Accoudé au comptoir flambant neuf, Motohiro Seki fait lentement couler le vin dans son verre. En face de lui, Seiji Saito observe, silencieux. Leur journée de travail terminée, les deux agriculteurs ont ouvert une bouteille pour une séance de dégustation.
Dans quelques mois, c’est leur propre vin que ces deux fermiers devraient pouvoir déguster. Avec une demi-douzaine d’autres agriculteurs de Towa, à la frontière de la zone évacuée, ils ont créé la toute première fabrique de vin du district.
Vin Un projet, un peu fou, mûri en pleine tourmente radioactive. « On voulait faire quelque chose pour revitaliser le pays, explique Motohiro Seki, arrivé à Towa avec sa famille il y a sept ans. Au Japon, le vin est un produit nouveau. Il plaît beaucoup aux jeunes femmes en soirée. » Faisant fi des difficultés, les fermiers se sont mis à l’ouvrage. Ils ont retapé une ancienne fabrique de vers à soie, plantés 700 pieds de vigne et fait venir du matériel de la préfecture voisine de Yamanachi.
La radioactivité ? Ce n’est pas un problème selon eux. « Les recherches ont prouvé que les particules radioactives ne passent pas dans le jus de raisin », assure Seiji Saito, qui a réussi à récolter ses premières grappes à l’automne dernier.
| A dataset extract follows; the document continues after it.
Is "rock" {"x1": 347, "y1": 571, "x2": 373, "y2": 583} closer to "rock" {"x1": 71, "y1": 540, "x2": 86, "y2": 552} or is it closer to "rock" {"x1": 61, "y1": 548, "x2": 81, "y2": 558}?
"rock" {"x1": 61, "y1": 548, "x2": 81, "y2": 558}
Pas suffisant toutefois pour débuter la production immédiatement. En attendant, les fermiers vont commencer par produire du cidre avec les pommes invendues du district.
Cidre La fabrique espère produire 2 000 litres de cidre et de vin la première année. « L’objectif, ce n’est pas de faire du business, tempère toutefois Motohiro Seki. On veut surtout offrir la possibilité pour les jeunes de rester à Towa. » A côté, Seiji Saito ajoute : « On veut aussi faire changer l’image de Fukushima. »
Et lorsqu’on leur demande s’ils pensent que les gens seront prêts à acheter du vin produit à Fukushima, les deux hommes hésitent un moment. Motohiro s’en sort finalement avec une pirouette : « Bien sûr, on va faire un vin atomique ! ».